Si l’écriture est la forme de l’épuisement du sens et celle qui autorise le mieux la recherche d’une justesse, alors le « témoignage » d’Alan Pauls doit être vu comme un modèle du genre. Pauls est, disons-le d’emblée, un écrivain de tout premier ordre. Ses ouvrages, au premier rang desquels Le Passé, l’ont inscrit sur la liste des écrivains argentins à suivre. Histoire des larmes confirme ce que l’on savait déjà et, par sa forme succincte, infirme l’idée selon laquelle Pauls aimerait se laisser aller aux longueurs – quoique celles-ci n’aient jamais empêché d’apprécier l’ambitieuse entreprise d’un livre comme Le Passé. Et si cette Histoire des larmes est d’une concision remarquable, on peut aussi la voir comme une fugue sur le thème du sensible, point de jonction entre l’expérience du corps et le territoire des émotions, à l’image de l’acte de l’enfant en costume de Superman qui, dans les premières pages du livre, traverse tête la première la fenêtre du balcon, incident dont il tire une leçon fondamentale : « Il n’a pas été sauvé par la constitution d’acier du héros qu’il imite. Ce qu’il a sauvé, c’est sa sensibilité ».

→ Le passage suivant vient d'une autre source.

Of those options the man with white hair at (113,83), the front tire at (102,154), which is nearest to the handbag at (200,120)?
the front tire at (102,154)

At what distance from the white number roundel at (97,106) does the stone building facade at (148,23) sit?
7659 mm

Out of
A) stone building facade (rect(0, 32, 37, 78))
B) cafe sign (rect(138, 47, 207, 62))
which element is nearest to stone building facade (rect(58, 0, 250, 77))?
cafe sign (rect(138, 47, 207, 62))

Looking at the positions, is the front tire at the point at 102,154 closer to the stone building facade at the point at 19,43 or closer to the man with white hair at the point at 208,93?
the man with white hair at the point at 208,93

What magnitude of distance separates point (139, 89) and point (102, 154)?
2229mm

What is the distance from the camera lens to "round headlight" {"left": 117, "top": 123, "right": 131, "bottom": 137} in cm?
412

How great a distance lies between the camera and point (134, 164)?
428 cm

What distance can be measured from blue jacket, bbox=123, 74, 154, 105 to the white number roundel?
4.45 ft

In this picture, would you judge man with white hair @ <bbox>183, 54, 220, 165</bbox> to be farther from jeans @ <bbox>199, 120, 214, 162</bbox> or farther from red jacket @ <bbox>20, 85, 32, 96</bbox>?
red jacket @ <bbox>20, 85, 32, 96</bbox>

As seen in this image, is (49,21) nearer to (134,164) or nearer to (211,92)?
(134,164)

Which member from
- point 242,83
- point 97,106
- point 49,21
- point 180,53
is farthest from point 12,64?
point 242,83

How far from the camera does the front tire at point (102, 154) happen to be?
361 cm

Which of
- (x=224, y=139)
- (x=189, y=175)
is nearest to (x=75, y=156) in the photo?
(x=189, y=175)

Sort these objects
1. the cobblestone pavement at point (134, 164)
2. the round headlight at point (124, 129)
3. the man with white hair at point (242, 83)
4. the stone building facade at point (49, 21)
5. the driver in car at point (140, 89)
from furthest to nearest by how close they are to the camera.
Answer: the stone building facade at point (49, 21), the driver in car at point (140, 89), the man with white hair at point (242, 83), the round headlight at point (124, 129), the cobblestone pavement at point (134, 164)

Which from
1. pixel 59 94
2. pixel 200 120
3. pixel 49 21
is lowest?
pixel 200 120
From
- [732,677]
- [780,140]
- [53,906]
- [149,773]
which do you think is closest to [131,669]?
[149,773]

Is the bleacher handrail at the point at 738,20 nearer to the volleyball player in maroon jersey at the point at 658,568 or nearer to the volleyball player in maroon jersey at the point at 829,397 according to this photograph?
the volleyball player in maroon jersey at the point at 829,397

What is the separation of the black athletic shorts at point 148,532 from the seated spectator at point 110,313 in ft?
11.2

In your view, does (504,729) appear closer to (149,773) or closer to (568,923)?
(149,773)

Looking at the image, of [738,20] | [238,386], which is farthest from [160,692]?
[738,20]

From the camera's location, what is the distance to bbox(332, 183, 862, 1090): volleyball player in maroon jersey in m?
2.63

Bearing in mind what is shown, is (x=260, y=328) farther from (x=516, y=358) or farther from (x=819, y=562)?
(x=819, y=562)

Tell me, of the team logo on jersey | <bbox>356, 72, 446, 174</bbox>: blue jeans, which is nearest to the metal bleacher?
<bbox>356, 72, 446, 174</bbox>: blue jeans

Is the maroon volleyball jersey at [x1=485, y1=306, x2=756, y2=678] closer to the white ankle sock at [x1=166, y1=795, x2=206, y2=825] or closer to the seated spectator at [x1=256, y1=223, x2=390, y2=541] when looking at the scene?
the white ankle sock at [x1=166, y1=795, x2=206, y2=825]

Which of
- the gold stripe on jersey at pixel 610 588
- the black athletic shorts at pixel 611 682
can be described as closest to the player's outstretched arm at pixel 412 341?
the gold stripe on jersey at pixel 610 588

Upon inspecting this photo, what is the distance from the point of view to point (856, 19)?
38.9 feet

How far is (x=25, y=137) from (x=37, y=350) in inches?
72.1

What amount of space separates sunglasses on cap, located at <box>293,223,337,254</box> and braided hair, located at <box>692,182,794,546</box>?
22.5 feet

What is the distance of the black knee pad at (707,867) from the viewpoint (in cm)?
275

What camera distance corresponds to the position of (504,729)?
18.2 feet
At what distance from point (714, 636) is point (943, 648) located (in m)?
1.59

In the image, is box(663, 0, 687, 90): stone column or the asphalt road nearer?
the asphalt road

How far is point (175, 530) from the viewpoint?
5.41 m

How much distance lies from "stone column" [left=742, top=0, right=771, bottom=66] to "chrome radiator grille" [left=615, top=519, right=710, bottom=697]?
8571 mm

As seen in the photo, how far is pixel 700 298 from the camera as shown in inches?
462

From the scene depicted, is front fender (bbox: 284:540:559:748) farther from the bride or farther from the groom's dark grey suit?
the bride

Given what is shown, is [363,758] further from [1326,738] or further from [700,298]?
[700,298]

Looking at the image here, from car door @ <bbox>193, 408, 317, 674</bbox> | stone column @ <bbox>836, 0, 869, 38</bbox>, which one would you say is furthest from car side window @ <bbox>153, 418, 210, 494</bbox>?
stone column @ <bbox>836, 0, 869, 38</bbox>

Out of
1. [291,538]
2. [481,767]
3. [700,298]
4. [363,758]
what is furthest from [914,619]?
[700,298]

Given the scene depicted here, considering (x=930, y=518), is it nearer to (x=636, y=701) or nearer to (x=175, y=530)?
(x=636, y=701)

Suit alors le portait (fort bien traduit) de l’artiste en culottes courtes. Un garçon qu’émeut le moindre frémissement de ce monde adulte qu’il ausculte, analyse et digère avant de le vomir et, au final, de le pleurer. C’est à cette faculté de pleurer que s’intéresse Pauls – une faculté qui, dans l’un des deux principaux revirements de son histoire (le second s’intéressant à l’identité du voisin de la mère dépressive), est brutalement sacrifiée, par défi autant que par nécessité d’échapper au regard de l’autre, et en particulier du père. Pauls met ici en scène une paternité à contre-emploi, décrite sous les traits d’une sorte de clown triste, ce père dégoulinant de bons sentiments dont le « voile humide » des yeux finit par inspirer au fils un dégoût que Pauls chronique avec aplomb, au moyen d’une prose digressive par laquelle il tronçonne avec bonheur le sentimentalisme précieux qui affecte une société argentine malade de sa médiocrité.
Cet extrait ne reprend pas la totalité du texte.